Stored dataset items

>>>

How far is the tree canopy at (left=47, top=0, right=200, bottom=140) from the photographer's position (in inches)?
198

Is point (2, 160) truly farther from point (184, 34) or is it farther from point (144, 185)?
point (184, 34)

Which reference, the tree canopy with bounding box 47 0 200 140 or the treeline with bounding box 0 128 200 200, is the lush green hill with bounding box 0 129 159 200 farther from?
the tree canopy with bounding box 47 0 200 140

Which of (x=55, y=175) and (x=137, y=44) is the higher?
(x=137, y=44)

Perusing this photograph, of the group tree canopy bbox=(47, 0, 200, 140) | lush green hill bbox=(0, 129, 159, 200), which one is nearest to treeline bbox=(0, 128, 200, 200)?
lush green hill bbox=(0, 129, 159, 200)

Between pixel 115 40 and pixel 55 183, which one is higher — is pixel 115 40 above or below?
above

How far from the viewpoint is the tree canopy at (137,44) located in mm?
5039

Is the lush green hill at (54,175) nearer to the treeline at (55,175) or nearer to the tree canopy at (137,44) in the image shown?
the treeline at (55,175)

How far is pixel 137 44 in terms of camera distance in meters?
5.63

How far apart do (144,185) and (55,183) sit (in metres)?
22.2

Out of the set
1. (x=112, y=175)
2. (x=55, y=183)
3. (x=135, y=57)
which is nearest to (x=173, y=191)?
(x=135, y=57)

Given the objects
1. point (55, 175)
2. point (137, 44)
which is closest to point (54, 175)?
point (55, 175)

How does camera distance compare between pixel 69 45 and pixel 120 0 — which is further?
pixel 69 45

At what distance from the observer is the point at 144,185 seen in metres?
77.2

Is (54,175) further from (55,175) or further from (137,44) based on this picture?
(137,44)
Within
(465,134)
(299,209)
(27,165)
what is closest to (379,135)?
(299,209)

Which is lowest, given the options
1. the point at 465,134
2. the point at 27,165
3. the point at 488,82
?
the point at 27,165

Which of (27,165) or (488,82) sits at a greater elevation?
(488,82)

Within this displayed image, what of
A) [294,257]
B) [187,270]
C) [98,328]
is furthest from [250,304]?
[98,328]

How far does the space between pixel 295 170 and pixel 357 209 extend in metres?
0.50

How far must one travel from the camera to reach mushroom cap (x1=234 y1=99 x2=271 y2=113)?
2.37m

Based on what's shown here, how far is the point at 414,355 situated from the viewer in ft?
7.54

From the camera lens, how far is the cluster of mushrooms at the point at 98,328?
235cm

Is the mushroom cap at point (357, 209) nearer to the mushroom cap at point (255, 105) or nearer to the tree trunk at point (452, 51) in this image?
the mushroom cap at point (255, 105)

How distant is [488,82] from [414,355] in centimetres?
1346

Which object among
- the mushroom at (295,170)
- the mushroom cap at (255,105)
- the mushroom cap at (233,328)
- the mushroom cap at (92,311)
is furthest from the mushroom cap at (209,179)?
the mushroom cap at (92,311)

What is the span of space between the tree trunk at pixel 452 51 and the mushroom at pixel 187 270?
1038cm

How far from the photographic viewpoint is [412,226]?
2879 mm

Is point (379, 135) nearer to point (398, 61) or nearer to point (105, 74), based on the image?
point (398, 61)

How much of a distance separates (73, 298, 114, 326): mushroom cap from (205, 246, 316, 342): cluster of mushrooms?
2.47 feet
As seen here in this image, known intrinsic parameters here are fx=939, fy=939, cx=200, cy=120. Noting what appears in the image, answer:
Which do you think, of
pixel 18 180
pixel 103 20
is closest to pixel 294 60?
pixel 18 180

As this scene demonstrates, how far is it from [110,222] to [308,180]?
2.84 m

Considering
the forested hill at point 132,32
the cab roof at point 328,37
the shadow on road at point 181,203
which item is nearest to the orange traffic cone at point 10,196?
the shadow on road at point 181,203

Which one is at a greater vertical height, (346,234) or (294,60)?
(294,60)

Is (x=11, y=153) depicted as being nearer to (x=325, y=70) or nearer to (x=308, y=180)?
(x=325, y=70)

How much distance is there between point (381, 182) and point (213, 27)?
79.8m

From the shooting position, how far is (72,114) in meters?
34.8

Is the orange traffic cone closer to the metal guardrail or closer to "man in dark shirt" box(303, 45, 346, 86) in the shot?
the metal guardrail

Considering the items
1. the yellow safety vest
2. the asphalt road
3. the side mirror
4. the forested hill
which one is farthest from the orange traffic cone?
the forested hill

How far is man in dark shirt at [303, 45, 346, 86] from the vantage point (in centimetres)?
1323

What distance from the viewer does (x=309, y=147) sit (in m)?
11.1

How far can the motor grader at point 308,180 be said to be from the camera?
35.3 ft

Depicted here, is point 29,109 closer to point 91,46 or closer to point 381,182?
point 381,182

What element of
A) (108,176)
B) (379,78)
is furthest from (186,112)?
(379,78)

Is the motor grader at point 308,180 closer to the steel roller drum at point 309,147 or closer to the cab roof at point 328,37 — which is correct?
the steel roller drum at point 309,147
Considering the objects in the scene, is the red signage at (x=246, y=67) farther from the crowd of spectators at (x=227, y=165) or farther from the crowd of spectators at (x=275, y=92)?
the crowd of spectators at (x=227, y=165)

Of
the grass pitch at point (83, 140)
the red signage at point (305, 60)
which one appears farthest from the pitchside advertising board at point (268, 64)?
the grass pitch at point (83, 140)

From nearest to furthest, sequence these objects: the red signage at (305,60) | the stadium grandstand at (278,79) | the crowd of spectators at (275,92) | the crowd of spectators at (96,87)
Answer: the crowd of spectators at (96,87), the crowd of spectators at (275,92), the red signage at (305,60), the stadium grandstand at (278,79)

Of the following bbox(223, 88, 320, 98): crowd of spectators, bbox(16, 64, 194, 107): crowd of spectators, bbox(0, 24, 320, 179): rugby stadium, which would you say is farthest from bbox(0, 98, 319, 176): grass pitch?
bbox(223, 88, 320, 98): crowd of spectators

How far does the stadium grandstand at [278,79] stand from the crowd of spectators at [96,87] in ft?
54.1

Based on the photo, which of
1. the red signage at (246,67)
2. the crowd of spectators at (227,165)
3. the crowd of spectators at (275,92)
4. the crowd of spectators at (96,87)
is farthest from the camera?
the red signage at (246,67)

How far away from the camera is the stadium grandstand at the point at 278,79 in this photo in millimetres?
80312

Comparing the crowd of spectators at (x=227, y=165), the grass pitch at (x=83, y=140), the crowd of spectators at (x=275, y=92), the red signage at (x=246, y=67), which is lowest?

<<<

- [Exercise]: How many lines of the records contain the string "cone"? Case counts; reply with the number alone.

- [Reply]: 3